- Task to carry out: Each entry in the listing below should be restated word for word.

━━━ Provided material

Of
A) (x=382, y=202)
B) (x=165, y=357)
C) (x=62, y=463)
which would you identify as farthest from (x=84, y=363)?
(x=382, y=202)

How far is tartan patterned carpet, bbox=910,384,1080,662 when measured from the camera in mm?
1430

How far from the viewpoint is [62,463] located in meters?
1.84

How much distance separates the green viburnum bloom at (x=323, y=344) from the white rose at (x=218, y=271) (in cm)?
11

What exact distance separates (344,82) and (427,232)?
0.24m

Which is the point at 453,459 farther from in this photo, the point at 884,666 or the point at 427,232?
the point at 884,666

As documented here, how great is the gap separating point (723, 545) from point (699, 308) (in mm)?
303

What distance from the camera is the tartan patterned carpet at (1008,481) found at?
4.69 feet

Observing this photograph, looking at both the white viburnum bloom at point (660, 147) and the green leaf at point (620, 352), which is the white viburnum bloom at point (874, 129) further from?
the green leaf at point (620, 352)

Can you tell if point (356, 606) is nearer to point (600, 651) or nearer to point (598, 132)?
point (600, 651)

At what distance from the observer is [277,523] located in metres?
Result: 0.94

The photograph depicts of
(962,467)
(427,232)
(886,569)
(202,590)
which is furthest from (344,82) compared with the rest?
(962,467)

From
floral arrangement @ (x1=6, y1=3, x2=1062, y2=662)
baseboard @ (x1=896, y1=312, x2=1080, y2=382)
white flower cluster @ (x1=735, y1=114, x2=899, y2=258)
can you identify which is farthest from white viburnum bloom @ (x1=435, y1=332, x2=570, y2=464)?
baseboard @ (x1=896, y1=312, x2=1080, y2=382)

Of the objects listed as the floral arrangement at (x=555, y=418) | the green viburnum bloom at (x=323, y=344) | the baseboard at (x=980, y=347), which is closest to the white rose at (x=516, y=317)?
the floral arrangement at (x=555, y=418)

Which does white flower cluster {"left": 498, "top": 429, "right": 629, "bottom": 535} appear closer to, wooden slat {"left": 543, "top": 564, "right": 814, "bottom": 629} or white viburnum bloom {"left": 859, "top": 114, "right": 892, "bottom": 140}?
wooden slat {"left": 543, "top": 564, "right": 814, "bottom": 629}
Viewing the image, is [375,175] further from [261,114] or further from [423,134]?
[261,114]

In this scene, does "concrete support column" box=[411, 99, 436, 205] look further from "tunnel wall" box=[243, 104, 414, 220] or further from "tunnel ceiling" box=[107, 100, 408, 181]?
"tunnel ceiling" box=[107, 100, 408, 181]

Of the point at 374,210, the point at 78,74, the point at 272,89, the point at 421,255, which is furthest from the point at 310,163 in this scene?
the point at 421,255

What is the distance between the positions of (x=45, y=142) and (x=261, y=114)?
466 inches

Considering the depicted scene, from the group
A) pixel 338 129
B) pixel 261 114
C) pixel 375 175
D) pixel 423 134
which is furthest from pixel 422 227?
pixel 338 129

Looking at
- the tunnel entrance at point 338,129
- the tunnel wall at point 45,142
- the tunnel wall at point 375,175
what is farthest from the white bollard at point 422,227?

━━━━━━

- Written solution:
Of
A) (x=382, y=202)
B) (x=165, y=357)
C) (x=62, y=463)
which would you identify as farthest from (x=84, y=363)?
(x=382, y=202)

How far is tartan patterned carpet, bbox=910,384,1080,662 when measured from the camera in mm?
1430

How far from the viewpoint is [62,463] located in meters?
1.84

How much distance separates the green viburnum bloom at (x=323, y=344) from the white rose at (x=218, y=271) (in cm)?
11

What exact distance separates (344,82) and (427,232)?
0.24m

Which is the point at 453,459 farther from in this photo, the point at 884,666 or the point at 427,232?
the point at 884,666

As documented here, how great is the gap separating point (723, 545) from point (699, 308) (in mm)?
303

What distance from the camera is the tartan patterned carpet at (1008,481) found at?
4.69 feet

Observing this photograph, looking at both the white viburnum bloom at point (660, 147) and the green leaf at point (620, 352), which is the white viburnum bloom at point (874, 129) further from?
the green leaf at point (620, 352)

Can you tell if point (356, 606) is nearer to point (600, 651) or nearer to point (598, 132)?
point (600, 651)

At what distance from the observer is [277,523] located in metres?
Result: 0.94

The photograph depicts of
(962,467)
(427,232)
(886,569)
(202,590)
which is furthest from (344,82) compared with the rest?
(962,467)

From
floral arrangement @ (x1=6, y1=3, x2=1062, y2=662)
baseboard @ (x1=896, y1=312, x2=1080, y2=382)
white flower cluster @ (x1=735, y1=114, x2=899, y2=258)
can you identify which is farthest from white viburnum bloom @ (x1=435, y1=332, x2=570, y2=464)?
baseboard @ (x1=896, y1=312, x2=1080, y2=382)

Of the objects listed as the floral arrangement at (x=555, y=418) | the green viburnum bloom at (x=323, y=344) | the baseboard at (x=980, y=347), which is closest to the white rose at (x=516, y=317)?
the floral arrangement at (x=555, y=418)

Which does white flower cluster {"left": 498, "top": 429, "right": 629, "bottom": 535} appear closer to, wooden slat {"left": 543, "top": 564, "right": 814, "bottom": 629} or white viburnum bloom {"left": 859, "top": 114, "right": 892, "bottom": 140}?
wooden slat {"left": 543, "top": 564, "right": 814, "bottom": 629}
Viewing the image, is [375,175] further from [261,114] or further from [423,134]?
[261,114]

In this scene, does "concrete support column" box=[411, 99, 436, 205] look further from "tunnel wall" box=[243, 104, 414, 220] or further from "tunnel ceiling" box=[107, 100, 408, 181]?
"tunnel ceiling" box=[107, 100, 408, 181]

Of the point at 374,210, the point at 78,74, the point at 272,89, the point at 421,255, which is furthest from the point at 310,163 in this scene?
the point at 421,255

What is the distance between the positions of (x=45, y=142) and (x=261, y=114)?
466 inches

Considering the depicted scene, from the group
A) pixel 338 129
B) pixel 261 114
C) pixel 375 175
D) pixel 423 134
which is furthest from pixel 422 227?
pixel 338 129

Looking at
- the tunnel entrance at point 338,129
- the tunnel wall at point 45,142
- the tunnel wall at point 375,175
what is farthest from the white bollard at point 422,227?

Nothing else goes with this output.